Emprendí la vuelta a Purissima, procurando permanecer ojo avizor, aunque sin muchas esperanzas, por si veía a Carl Hallman. Justo en las afueras de la ciudad, allí donde la carretera general bajaba desde los riscos hacia el mar, vi un grupo de coches junto a la calzada. Dos de los coches tenían luces intermitentes de color rojo. Abajo en la playa se movían otras luces.
Aparqué al otro lado de la carretera y extraje mi linterna de la guantera. Antes de cerrarla, liberé mis bolsillos del revólver y la cachiporra y guardé ambas cosas bajo llave. Bajé por un tramo de escalones de cemento que descendían hacia la playa. Cerca del final brillaban los vestigios de una pequeña hoguera. Al lado de ella había una manta extendida sobre la arena, sujetada con una cesta.
La mayoría de las luces se hallaban mucho más lejos ahora, revoloteando como luciérnagas grandes y lentas. Entre donde yo estaba y la línea tenue y ruidosa de los rompientes había más o menos una docena de personas que iban de un lado a otro sin rumbo fijo. Un hombre se separó del grupo y se dirigió hacia mí, trotando silenciosamente por la arena.
—¡Eh! Esas cosas son mías. Me pertenecen.
Dirigí la luz de la linterna hacia él. Era un hombre muy joven, vestido con una camiseta gris con la letra de una universidad en la pechera. Se movía como si hubiera ganado la letra jugando al fútbol.
—¿A qué viene tanta excitación? —pregunté.
—No estoy excitado. Es sólo que no me gusta que la gente meta mano en mis cosas.

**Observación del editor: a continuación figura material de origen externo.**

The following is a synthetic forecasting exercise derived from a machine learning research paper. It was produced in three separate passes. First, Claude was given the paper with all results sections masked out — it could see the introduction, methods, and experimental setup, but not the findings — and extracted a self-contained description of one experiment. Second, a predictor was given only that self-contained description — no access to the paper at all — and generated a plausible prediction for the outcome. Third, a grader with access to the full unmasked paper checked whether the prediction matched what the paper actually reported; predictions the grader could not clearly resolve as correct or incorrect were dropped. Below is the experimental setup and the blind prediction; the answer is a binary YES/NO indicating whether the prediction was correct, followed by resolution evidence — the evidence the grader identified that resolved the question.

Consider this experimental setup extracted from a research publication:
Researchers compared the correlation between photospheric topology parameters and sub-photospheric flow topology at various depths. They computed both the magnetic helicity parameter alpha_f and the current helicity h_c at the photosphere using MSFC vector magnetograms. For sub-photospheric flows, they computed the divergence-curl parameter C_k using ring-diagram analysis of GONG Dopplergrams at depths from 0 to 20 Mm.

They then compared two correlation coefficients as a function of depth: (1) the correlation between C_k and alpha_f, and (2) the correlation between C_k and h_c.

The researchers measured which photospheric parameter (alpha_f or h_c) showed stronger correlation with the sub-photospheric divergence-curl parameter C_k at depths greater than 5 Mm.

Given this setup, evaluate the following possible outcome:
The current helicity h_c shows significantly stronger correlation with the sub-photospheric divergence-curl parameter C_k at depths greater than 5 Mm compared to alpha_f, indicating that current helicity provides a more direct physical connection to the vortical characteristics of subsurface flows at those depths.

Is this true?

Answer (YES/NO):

—Nadie está metiendo mano en tus cosas. Me refiero a la excitación que hay ahí en la playa.
—Los polis andan buscando a un tío.
—¿De qué tío se trata?
—Del maníaco…, ese que le pegó un par de tiros a su hermano.
—¿Tú le has visto?
—Así es. Yo fui el que dio la alarma. Se acercó a Marie, que estaba aquí sentada. Dios sabe qué habría pasado de no haberme encontrado cerca.

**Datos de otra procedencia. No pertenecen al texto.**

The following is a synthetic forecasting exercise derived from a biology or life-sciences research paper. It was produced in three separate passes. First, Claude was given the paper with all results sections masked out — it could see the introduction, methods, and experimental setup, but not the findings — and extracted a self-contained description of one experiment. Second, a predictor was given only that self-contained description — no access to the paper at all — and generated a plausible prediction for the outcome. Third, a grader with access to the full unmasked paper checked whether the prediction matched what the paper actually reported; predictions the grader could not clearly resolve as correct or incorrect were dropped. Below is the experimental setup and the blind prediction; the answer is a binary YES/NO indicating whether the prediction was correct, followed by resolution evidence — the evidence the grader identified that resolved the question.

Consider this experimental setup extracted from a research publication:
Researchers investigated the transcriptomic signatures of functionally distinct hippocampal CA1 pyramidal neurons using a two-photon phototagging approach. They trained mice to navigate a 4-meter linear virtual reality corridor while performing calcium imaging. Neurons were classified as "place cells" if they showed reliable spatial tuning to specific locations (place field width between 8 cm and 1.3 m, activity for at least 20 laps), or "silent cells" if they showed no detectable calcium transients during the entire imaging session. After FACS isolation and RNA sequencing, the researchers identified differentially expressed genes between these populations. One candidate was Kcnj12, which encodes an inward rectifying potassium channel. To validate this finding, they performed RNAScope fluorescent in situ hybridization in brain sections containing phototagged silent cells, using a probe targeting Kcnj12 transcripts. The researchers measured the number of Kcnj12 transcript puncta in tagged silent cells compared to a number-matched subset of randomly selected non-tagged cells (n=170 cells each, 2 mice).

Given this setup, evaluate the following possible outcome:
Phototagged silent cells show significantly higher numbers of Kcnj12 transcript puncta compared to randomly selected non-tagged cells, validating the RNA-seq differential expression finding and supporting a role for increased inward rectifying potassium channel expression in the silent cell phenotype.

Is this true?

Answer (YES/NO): YES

El chico arqueó los hombros y sacó el pecho.
—¿Qué ocurrió?
—Pues, fui al coche a buscar cigarrillos y ese tío salió de la oscuridad y le pidió un bocadillo a Marie. No era sólo un bocadillo lo que quería. Marie se dio cuenta. Lo del bocadillo no era más que el principio. Marie soltó un chillido, y yo bajé por el terraplén y le hice una llave al tío. Hubiese podido sujetarle, sólo que estaba oscuro y no podía ver lo que hacía. Logró asestarme un golpe en la cara y se fugó.
Le iluminé la cara con la linterna. Tenía hinchado el labio inferior.
—¿En qué dirección huyó?
Señaló a lo largo de la playa hacia las luces multicolores del puerto de Purissima.

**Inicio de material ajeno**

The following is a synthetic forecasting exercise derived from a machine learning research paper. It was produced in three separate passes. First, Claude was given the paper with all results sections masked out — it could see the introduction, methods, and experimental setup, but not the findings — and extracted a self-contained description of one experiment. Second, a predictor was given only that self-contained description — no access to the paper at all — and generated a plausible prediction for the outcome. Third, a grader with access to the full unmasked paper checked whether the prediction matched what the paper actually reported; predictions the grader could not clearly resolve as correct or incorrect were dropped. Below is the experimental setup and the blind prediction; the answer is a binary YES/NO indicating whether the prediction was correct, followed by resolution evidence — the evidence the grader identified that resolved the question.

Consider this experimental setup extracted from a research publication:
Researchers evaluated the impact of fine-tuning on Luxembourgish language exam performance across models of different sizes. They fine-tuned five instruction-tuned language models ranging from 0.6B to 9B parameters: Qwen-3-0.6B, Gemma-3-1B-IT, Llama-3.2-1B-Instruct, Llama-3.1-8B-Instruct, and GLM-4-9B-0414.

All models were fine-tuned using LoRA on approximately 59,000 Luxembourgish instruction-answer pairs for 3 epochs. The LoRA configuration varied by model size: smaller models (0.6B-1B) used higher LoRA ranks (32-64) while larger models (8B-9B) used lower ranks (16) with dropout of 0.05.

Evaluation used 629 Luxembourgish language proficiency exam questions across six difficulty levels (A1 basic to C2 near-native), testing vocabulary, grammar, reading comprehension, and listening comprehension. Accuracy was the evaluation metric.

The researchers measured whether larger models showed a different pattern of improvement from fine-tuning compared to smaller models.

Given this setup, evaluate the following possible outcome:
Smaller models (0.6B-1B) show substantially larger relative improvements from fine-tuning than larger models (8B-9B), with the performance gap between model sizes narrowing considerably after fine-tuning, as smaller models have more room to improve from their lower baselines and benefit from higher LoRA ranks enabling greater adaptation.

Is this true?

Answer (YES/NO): NO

—Me dieron ganas de perseguirle, sólo que tal vez tenía compinches, así que no podía dejar a Marie sola aquí. Fuimos en el coche hasta la gasolinera más próxima y di la alarma por teléfono.
Los mirones de la playa habían comenzado a subir por los escalones de cemento, sin darse prisa. Un agente de la policía de carreteras se acercó a nosotros, la luz de su linterna clavándose en la arena llena de hoyos.
El chico de la camiseta gritó:
—¿Hay algo más que yo pueda hacer?
—No, de momento no. Parece que ha logrado escabullirse.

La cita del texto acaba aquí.